# Tethered shooting concern



## Nmx (May 3, 2012)

Hi there!

as im setting up my home studio im looking alternatives for tethered shooting. researching online i found out some sd wifi cards and gadgets like portable usb transmitters but for now im going for usb cable which brings the following question:

is there any real danger in keeping my camera body hooked up to my desktop pc while shooting? 

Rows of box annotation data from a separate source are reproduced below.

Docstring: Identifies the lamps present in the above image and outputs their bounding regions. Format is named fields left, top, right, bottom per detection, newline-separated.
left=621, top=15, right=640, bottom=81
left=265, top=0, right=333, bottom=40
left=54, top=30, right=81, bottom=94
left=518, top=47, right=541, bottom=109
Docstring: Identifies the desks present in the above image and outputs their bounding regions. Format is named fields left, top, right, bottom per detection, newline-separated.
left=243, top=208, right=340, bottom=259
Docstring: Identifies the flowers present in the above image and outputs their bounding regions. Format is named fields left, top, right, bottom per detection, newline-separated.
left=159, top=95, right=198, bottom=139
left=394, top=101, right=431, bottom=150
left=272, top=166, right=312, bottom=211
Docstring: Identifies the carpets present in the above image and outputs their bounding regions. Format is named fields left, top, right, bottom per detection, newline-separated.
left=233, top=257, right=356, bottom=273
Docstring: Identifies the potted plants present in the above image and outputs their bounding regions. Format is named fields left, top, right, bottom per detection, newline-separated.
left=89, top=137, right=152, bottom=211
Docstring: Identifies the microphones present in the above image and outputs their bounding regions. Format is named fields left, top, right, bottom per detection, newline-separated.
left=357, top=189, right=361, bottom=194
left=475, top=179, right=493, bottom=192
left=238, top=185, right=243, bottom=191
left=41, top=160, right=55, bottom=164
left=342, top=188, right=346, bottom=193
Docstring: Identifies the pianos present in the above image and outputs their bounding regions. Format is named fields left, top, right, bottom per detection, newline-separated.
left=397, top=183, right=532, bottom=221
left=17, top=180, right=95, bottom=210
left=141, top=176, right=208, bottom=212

ive heard that there is a slight chance that a high tension shock from the computer might ruin my body


thx!


----------



## Brad Snyder (May 3, 2012)

Well speaking as an electrical engineer as well as a photographer, I would think the 'high tension' worries are pretty low, as long as you're in a facility with reasonably modern wiring. You'd want to make sure the power supply for the camera and the power supply for the computer are plugged into the same circuit, or at least share an effective common ground. I'd be extra careful in rustic or antiquated environments.

The more common worries in this setup (at least in the US) are 
1) damage to the tethering plug in the camera from extended repetitive use
2) tripping over the cables and dragging something to the floor.


----------



## RikkFlohr (May 4, 2012)

What Brad said- Especially NUMBER TWO... and that can cause number one...


----------



## Nmx (May 4, 2012)

lol yeah number 2 is a b*itch   

thank you for your replies !


----------